US district judge Analisa Torres ruled on July 13 that Ripple did not breach securities laws through programmatic sales of XRP. But Ripple did violate SEC regulations when directly selling the token to institutional investors. 

In documents filed Friday as part of an ongoing case against Terraform Labs, the SEC said Torres’ ruling about programmatic sales was “wrongly decided.” The agency’s lawyers urged the court not to adhere to those conclusions.

“SEC staff [are] considering the various available avenues for further review and intends to recommend that the SEC seek such review,” they said.

On the other hand, the judge appropriately determined that Ripple’s public statements endorsing XRP generated a reasonable expectation of profits from the company’s efforts among institutional buyers.

The same conclusion should have been applied concerning retail buyers, the SEC said. Instead, the ruling “creates an artificial distinction between the expectations of sophisticated institutional and retail investors.”

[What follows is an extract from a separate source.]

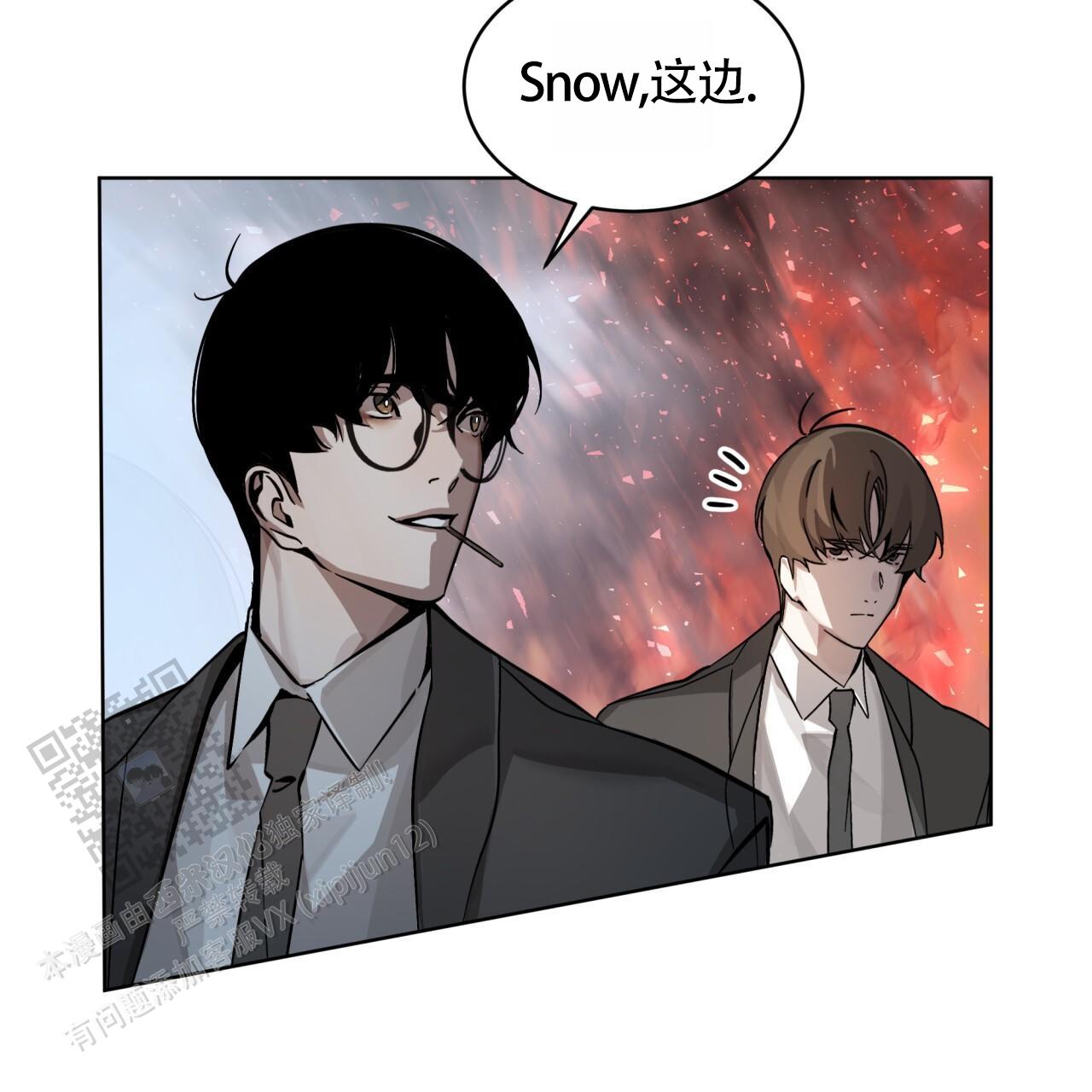 第4话10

Terraform Labs lawyers have attempted to use the Ripple ruling to support a motion to dismiss its own securities case.

While the crypto world waits for a potential SEC appeal, Ripple CEO Brad Garlinghouse suggested that new legislation would be preferable to crypto fans blaming a judge for “faithfully applying the law.”

“An important topic has come up about protecting retail. The SEC created this mess by proclaiming it was the cop on the crypto beat when it had no legal jurisdiction. Where’s that gotten us? Consumers left holding the bag in bankruptcy court while the SEC holds press conferences.”

“We all know legislation — not more regulation by enforcement — is the only way forward to provide clear rules and protect retail,” Garlinghouse said.

Updated Aug. 1, 2023 at 1:35 pm ET: Changed references of “secondary markets” to “programmatic sales.”